Nuestro ordenamiento penal vigente, en cuanto a la ejecución de la pena, se enrola en una concepción preventivo-especial positiva, lo cual se observa claramente cuando se analizan los lineamientos que plantea el sistema de ejecución penal. En efecto, el artículo 1º de la ley 24660 (Ejecución de la pena privativa de la libertad) determina: “La ejecución de la pena privativa de libertad, en todas sus modalidades, tiene por finalidad lograr que el condenado adquiera la capacidad de comprender y respetar la ley procurando su adecuada reinserción social, promoviendo la comprensión y el apoyo de la sociedad. El régimen penitenciario deberá utilizar, de acuerdo con las circunstancias de cada caso, todos los medios de tratamiento interdisciplinario que resulten apropiados para la finalidad enunciada”.
En el siguiente apartado, el análisis se centralizará –precisamente– en el Modelo o Paradigma asumido por nuestro Estado de Derecho democrático en cuanto a los cimientos y objetivos de la ejecución penal.
Previo a ello, es necesario reseñar brevemente el contenido del tercer grupo de teorías destacado más arriba: las Teorías Mixtas.
Aquí encuentran cabida, precisamente, aquellas teorías que tratando de superar los inconvenientes implicados en las teorías puras, intentan ligar conceptos de una y otra. Ello puede hacerse mediante una base eminentemente retribucionista, pero con un grado de complementariedad librado a la prevención; o con un fundamento preventivo que utilice la retribución para impedir la aplicación de penas superiores a las merecidas atento la entidad del hecho típico cometido.

III. Los Paradigmas de la Readaptación Social. ¿Aspirando a una reforma moral del delincuente o al acatamiento de la legalidad?
En este punto, resulta útil la distinción que plantea Daniel J. Cesano(6) en cuanto a los Paradigmas sobre los que se erige la perseguida resocialización o readaptación social.
Resalta el autor que en lo atinente al tema se presentan básicamente dos posibilidades: o se busca la readaptación a través del respeto a la legalidad o, no siendo ello suficiente para el logro de dicho objetivo, se persigue además la adopción de una determinada concepción de la vida social, la cual, en su caso, es impuesta por el propio Estado. La primera corriente responde a un Paradigma de Readaptación Social Mínima; la segunda, a un Modelo de Máxima Readaptación Social.
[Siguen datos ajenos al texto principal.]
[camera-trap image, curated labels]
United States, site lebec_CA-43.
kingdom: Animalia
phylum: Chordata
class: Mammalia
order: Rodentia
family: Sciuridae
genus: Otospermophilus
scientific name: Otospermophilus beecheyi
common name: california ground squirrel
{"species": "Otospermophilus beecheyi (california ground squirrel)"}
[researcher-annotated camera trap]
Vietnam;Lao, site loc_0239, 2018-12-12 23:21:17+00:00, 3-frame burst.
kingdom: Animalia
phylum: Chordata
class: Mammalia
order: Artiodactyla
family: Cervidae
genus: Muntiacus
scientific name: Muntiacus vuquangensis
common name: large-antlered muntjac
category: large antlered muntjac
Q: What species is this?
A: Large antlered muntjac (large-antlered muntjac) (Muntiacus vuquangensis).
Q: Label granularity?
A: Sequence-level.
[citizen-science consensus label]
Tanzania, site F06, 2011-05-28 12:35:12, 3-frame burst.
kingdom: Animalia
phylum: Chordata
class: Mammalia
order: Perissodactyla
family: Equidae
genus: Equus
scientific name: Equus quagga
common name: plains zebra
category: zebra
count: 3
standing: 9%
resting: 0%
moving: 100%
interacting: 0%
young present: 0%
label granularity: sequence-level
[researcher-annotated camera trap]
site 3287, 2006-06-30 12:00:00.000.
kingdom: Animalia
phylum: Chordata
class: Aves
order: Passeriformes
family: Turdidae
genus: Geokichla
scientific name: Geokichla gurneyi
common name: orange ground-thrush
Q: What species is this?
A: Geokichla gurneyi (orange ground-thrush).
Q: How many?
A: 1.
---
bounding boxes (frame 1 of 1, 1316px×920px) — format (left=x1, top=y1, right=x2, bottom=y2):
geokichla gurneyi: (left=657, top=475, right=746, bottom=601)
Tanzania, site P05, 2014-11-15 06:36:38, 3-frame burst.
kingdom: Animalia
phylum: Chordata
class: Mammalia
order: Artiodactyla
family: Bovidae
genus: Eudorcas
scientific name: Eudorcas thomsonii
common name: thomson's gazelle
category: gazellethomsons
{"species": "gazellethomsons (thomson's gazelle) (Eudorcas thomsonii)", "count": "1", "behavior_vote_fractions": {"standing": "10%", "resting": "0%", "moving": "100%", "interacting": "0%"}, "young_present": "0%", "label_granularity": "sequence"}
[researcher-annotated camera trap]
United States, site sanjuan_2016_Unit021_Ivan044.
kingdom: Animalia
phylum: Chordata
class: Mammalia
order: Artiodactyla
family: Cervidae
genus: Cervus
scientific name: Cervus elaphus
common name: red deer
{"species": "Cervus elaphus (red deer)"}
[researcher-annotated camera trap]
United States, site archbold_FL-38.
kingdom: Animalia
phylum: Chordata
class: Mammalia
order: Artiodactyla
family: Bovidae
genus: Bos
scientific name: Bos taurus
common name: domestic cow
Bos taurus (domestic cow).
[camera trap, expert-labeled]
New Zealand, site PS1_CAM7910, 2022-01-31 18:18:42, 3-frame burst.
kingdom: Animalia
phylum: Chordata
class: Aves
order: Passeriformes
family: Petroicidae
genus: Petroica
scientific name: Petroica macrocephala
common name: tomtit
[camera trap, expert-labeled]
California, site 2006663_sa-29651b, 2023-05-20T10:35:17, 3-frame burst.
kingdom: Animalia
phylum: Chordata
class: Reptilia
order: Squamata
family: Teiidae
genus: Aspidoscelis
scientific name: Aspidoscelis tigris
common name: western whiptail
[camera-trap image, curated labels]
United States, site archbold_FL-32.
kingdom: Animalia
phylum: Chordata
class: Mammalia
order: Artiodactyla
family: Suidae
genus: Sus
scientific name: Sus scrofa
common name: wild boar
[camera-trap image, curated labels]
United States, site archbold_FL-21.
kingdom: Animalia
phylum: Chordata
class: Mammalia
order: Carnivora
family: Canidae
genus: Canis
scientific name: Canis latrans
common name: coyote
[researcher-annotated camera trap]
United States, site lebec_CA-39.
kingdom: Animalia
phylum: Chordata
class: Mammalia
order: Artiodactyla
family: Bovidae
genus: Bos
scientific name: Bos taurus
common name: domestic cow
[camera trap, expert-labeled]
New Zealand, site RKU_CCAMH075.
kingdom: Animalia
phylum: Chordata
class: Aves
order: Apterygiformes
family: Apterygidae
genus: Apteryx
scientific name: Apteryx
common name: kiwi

Al respecto, explica Cesano que la incorporación a nuestra Constitución Nacional de una serie de tratados internacionales sobre derechos humanos con igual rango que aquélla, producto de la última reforma constitucional, suscitó una especie de debate doctrinario en cuanto a los paradigmas en que se sustenta la ejecución penitenciaria. En efecto, a lo previsto por la última parte del art. 18 de la Constitución Nacional (7), cabe aditar ahora lo dispuesto por un par de tratados que junto con la Parte Dogmática vienen a constituir el llamado “bloque de constitucionalidad federal”.
La lectura conjunta de algunas disposiciones del Pacto Internacional de Derechos Civiles y Políticos –PIDCP, art. 10 ap. 3–, y de la Convención Americana de Derechos Humanos –CADH, art. 5 ap. 6–, permite inferir que el objetivo que se persigue por medio de la ejecución de la pena privativa de la libertad es la “readaptación social del condenado”.
La opinión mayoritaria –a la cual suscribe al autor que venimos glosando– entiende que de esta lectura armónica se desprende la adhesión por parte de nuestro Estado Democrático a un Programa de Reinserción Social Mínima. No puede ser de otro modo en un modelo de Estado auspiciante de un sistema de Derecho que exige la admisión de la diversidad de valores, el respeto por la autonomía individual y la no violación del Principio de Dignidad Humana.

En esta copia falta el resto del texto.